Además, algunos pueden causar irregularidades menstruales, sangrados abundantes y dolor pélvico, lo que puede afectar a la fertilidad de la mujer.
Los tratamientos de fertilidad, como la fecundación in vitro (FIV), pueden verse afectados por la presencia de miomas. En especial, los miomas submucosos y los intramurales grandes pueden reducir las tasas de éxito de la implantación del embrión. En estos casos, se recomienda evaluar la posibilidad de extirpar los miomas mediante cirugía abierta o cerrada (miomectomía) o histeroscopia antes de iniciar el tratamiento.
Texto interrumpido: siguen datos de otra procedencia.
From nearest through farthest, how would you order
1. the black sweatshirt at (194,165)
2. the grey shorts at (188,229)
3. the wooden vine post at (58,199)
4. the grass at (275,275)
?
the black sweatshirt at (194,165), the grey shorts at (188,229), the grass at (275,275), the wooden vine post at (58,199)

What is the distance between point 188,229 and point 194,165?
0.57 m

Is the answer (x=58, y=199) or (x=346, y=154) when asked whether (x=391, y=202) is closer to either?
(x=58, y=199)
Existen diferentes opciones de tratamiento para los miomas dependiendo de su impacto en la fertilidad y la sintomatología, que van desde la vigilancia activa (si no causan síntomas ni afectan a la fertilidad), hasta la cirugía para extirparlos, preservando el útero. Además de la cirugía, existen otros tratamientos como la embolización de arterias uterinas, aunque esta técnica no siempre es recomendada en mujeres que desean ser madres.
Por su parte, los tratamientos hormonales pueden reducir el tamaño de los miomas, aunque no son recomendables a largo plazo en mujeres que buscan un embarazo inmediato. Si tienes miomas y quieres ser madre, es fundamental acudir a un especialista en fertilidad para evaluar su impacto y planificar el mejor tratamiento. Aunque en algunos casos pueden dificultar la concepción, con el enfoque adecuado muchas mujeres logran el embarazo, ya sea de manera natural o mediante reproducción asistida.